▸ **LA CONSIGNE**:
D'après le document, sur quelle distance s'étendait le premier marché chinois ? Répondez en une phrase, s'il vous plaît.

▸ **DOCUMENT**:
La colonie la plus importante est celle des Chinois dont la présence était déjà signalée par Tachard, vendant les produits de leur pays ou en provenance du Japon. Ils ont déjà la maîtrise du commerce ! Au début du XVIIIe siècle, un Chinois occupait le poste de Phra Khlang (พระคลัง) chargé de surveiller le fonctionnement du négoce. C’est un titre attribué à Phaulkon dont les français firent le barcalon.
Les Chinois fomentèrent sans succès une révolte de palais en 1730. Au début de l’attaque birmane en 1765, c’est un Chinois ayant rang officiel de un Chinois du rang officiel de Luang (หลวง) qui conduisit une troupe de trois mille Chinois dans une sortie qui s’avéra un échec (7). Un premier marché chinois s’étendait sur un demi-kilomètre dans une rue appelée la rue chinoise bordée de magasins construits en briques, vendant tout et le contraire de tout, des produits de Chine, de la nourriture et des fruits. Un deuxième établissement chinois important se trouvait dans un village purement chinois où se vendaient surtout des produits chinois dans des boutiques en briques. C’était également le quartier des lieux que la morale réprouve. En d’autres endroits, nous trouvons encore des Chinois affairés à toutes sortes d’occupations, distilleries d’alcool, élevage de porcs, fabriques de nouilles de riz, forges, teintureries à l’indigo, poteries, fabrique de meubles en rotin. Ils ont même leur marché aux puces et au moins trois sanctuaires.
L’ÉCONOMIE DE L’ARRIÈRE-PAYS.
La ville tire cette immense variété de produits de l'arrière-pays, notamment les denrées alimentaires, les matériaux de construction, les tissus et les métaux, ainsi que le bois des forêts destiné essentiellement à l’exportation.
Les produits alimentaires viennent pour la plupart de la région. Le riz vient par bateaux le long des voies navigables dans un périmètre de 60 kilomètres au maximum de la ville, au nord et à l’ouest. Le poisson et les autres fruits de mer, à la fois frais et secs, sont importés de Phetchaburi et de la côte ouest par les habitants de la mer qui n’ont pas de camp spécifique. Ce sont les Môns qui importent les noix de coco et le sel probablement aussi de Phetchaburi et des salines de la côte
et d’autres zones côtières de la péninsule supérieure car ils apportent également un type de bois de mangrove qui pousse bien dans cette région. Les Chinois, les Khaek et les Cham apportent le sucre en provenance du sud, probablement de la côte supérieure du golf de Siam où les palmiers à sucre sont fréquents.

▸ **DONNÉES RECUEILLIES**:

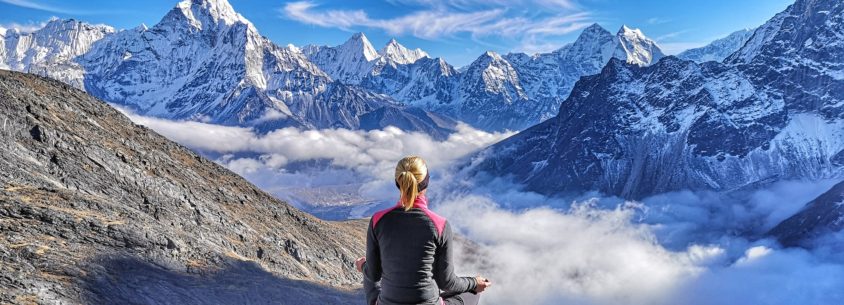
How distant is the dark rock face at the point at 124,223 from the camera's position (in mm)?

▸ **RÉSULTAT**:
Le premier marché chinois s'étendait sur un demi-kilomètre.